Richard Burton est formidable, surtout dans le dernier quart de film ou il se sent mort après sa fuite de la bataille navale. Cette scène ou il explique ses états d'âme, ou plutôt l'état de son âme, est magnifique.
Autre magnificence, les décors, les spectacles en l'honneur de ces empereurs, dictateurs et reines. On voit à l'écran l'argent investi !
Sur la fidélité historique il y a à boire et à manger, mais on peut constater que ce film a grands spectacles a plus de pudeur que les dernières productions comme le Exodus de Ridley Scott ou le Noe de Aronofsky. En revanche on sent la patte de Mankiewicz, car il s'intéresse plus aux sentiments qu'aux batailles. Et c'est la bon chois, car ceux-ci sont décrits dans toute leur splendeur. La seule chose parfois un peu dérangeante c'est de voir des souverains se comporter parfois comme des ados. Mais bon peut être est-ce plus proche de la réalité que ce qu'on peut croire.

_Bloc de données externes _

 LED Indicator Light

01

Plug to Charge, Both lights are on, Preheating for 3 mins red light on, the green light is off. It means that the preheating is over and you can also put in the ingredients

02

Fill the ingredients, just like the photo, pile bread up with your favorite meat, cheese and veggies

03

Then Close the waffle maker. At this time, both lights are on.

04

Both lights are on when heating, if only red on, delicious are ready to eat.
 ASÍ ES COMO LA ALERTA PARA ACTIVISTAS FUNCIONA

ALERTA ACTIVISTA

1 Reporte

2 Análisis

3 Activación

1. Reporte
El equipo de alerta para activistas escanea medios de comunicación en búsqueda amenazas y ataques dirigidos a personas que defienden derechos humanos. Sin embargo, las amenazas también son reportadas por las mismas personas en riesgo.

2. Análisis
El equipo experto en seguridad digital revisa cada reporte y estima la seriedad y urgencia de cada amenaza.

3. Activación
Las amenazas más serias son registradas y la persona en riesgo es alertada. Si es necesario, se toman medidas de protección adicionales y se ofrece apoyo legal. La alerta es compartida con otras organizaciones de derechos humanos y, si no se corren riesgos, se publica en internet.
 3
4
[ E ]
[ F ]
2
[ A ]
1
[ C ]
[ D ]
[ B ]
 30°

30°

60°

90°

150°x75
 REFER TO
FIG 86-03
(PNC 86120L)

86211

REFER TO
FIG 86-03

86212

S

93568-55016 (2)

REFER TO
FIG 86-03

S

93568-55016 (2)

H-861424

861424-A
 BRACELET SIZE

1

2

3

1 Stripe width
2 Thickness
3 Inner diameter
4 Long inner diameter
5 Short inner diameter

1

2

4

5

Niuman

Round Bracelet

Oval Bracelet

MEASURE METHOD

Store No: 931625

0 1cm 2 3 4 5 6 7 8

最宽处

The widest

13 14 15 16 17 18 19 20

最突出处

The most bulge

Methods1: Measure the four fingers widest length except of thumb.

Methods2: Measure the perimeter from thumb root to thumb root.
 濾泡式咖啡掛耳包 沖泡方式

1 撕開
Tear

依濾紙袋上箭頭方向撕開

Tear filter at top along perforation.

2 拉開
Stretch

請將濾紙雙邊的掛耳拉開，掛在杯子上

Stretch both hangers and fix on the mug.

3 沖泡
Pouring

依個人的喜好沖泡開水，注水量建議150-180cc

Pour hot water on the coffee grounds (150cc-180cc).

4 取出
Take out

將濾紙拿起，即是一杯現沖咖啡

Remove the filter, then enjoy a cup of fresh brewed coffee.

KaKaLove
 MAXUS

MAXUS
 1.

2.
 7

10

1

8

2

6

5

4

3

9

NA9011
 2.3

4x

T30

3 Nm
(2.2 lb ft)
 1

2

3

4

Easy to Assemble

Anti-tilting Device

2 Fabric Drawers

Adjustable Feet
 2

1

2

Le deuxième défaut majeur c'est le fait que comme il n'y a que peu de batailles et que les questions politiques sont traités avec les intrigues amoureuses, le souffle épique qui sied à de tels métrages, n'est conséquemment pas présent, et les belle images s'enchainent pour nous montrer quelque chose qui se rapproche plus de la tragédie. Sans rythme véritable au final. Le style de Mankiewicz est ici à la fois sa force et sa faiblesse.
Une œuvre monumentale qu'il faut voir au moins pour sa somptuosité et sa place dans l'histoire du cinéma.
Attention j'écrivais ici sur la version de quatre heures.